Appalti digitali: Anac fornisce indicazioni operative in risposta alle segnalazioni delle Stazioni appaltanti

Anac informa di aver fornito una serie di indicazioni operative, in risposta alle segnalazioni ricevute dalle Stazioni appaltanti sulla fase di avvio della digitalizzazione stabilita dal nuovo “Codice dei Contratti”

Attraverso una Notizia, pubblicata 2 febbraio 2024 sul sito istituzionale, Anac informa di aver fornito una serie di indicazioni operative in risposta alle segnalazioni ricevute dalle Stazioni appaltanti sulla fase di avvio della digitalizzazione stabilita dal nuovo “Codice dei Contratti”.
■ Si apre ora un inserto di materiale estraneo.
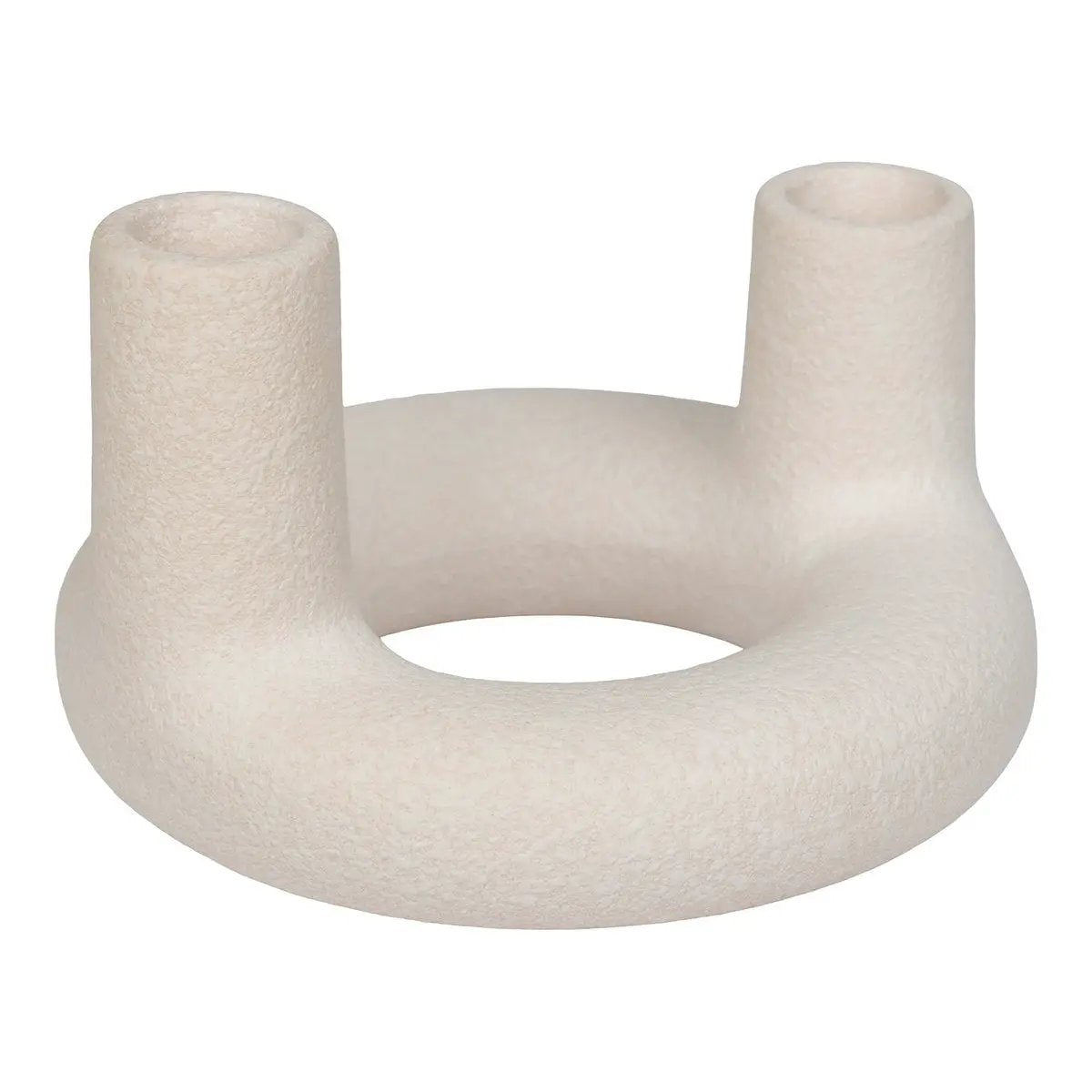 Candle Holder - Ceramic, Beige - Ø13x8.5 cm by EMIRELLE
Innanzitutto, l’Autorità sottolinea che lo svolgimento di tutte le fasi del ciclo di vita dei Contratti attraverso Piattaforme di approvvigionamento digitale certificate comporta, a regime, significativi benefici in termini di riduzione dei tempi dei processi, qualità degli stessi e riduzione degli oneri amministrativi, fermo restando che la fase di avvio della digitalizzazione comporta inevitabilmente allineamenti alle nuove Procedure da parte di tutti i Soggetti coinvolti. 
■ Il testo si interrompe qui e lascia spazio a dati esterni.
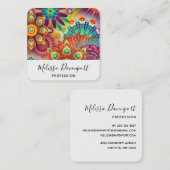 Blume Formen Muster in mehreren Farben Quadratische Visitenkarte (Vorne/Hinten)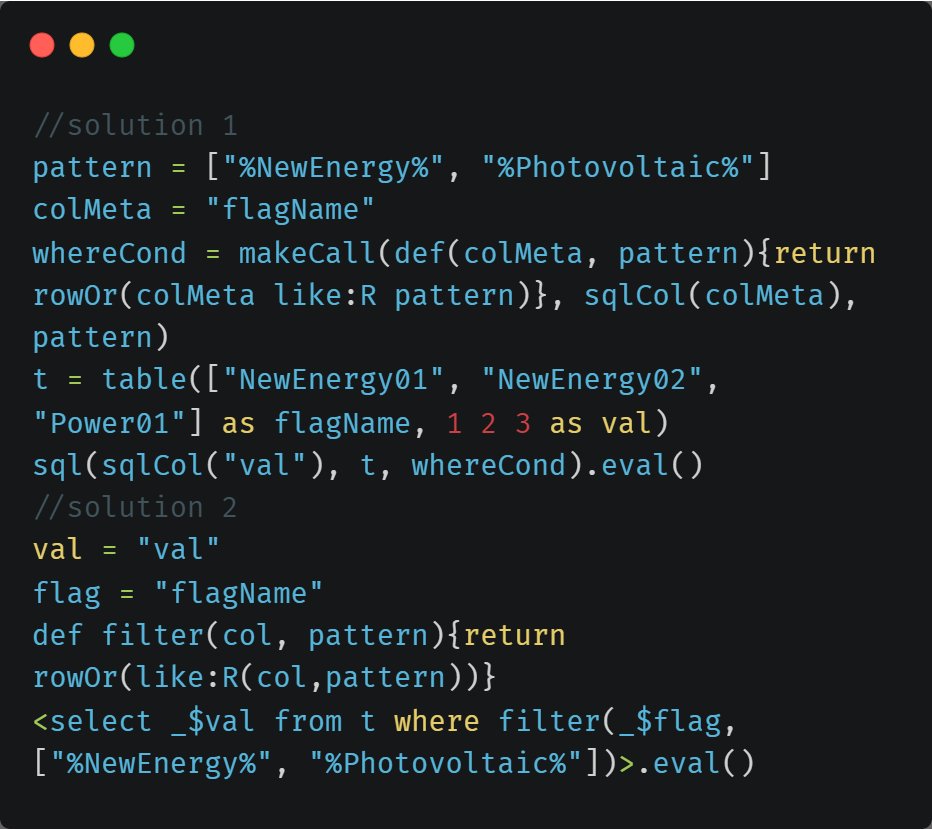 DolphinDB_Comm's tweet image. ⏰How to query strings by specifying multiple matching patterns using #DolphinDB metaprogramming?
There are two ways to achieve this:
Function-based metaprogramming
Macro-variable-based metaprogramming
#Metaprogramming #WhereClause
Anac inoltre evidenzia che, ancor prima dell’avvio della digitalizzazione, ha condiviso le soluzioni adottate con il Ministero delle Infrastrutture e dei Trasporti, Agid, il Dipartimento per la Trasformazione digitale, l’Unità tecnica di Missione per il “Pnrr”, i gestori delle Piattaforme di approvvigionamento digitale in fase di certificazione, i Soggetti aggregatori.

L’Autorità, dopo l’entrata in vigore del nuovo “Codice”, sempre in raccordo con i Soggetti di cui sopra, ha avviato un Tavolo permanente di confronto con i rappresentanti di Anci e di altri Enti territoriali, nel quale sono state analizzate le criticità emerse dal sistema e individuate possibili soluzioni che sono state già attuate e pubblicate attraverso Faq o altre indicazioni per il mercato.

Infatti, come detto anche nei numeri precedenti della presente Rivista, per evitare un blocco delle attività ed imporre un obbligo di digitalizzazione ai contratti esclusi, l’Autorità ha messo a disposizione, in aggiunta ai Servizi infrastrutturali abilitanti, l’Ecosistema nazionale di approvvigionamento digitale, un’interfaccia web che, anche a seguito delle richieste provenienti dalle principali Stazioni appaltanti, è stata estesa agli Affidamenti di importo inferiore a Euro 5.000.

Altre criticità riguardanti alcune informazioni aggiuntive richieste per l’avvio della fase di affidamento quali, ad esempio il Ccnl., l’importo delle somme a disposizione, l’Identificativo unico di Gara e l’Identificativo unico Partecipante, sono state gestite automaticamente o rese maggiormente comprensibili alle Stazioni appaltanti.

Altre questioni che richiedono un’interazione con i gestori delle Piattaforme, tra le quali il Mepa, sono in corso di definizione in collaborazione con gli stessi gestori.

In ragione di ciò, l’Autorità prosegue con gli incontri periodici con tutti i Soggetti interessati dalla digitalizzazione, compresi i gestori delle Piattaforme ai quali è stato messo a disposizione un canale diretto dedicato al fine di garantire un supporto alle attività svolte.

Infine, sono stati calendarizzati incontri dedicati con i gestori delle Piattaforme dei Soggetti aggregatori per analizzare congiuntamente eventuali criticità nella prima fase di avvio e fornire supporto e soluzione alle criticità emerse.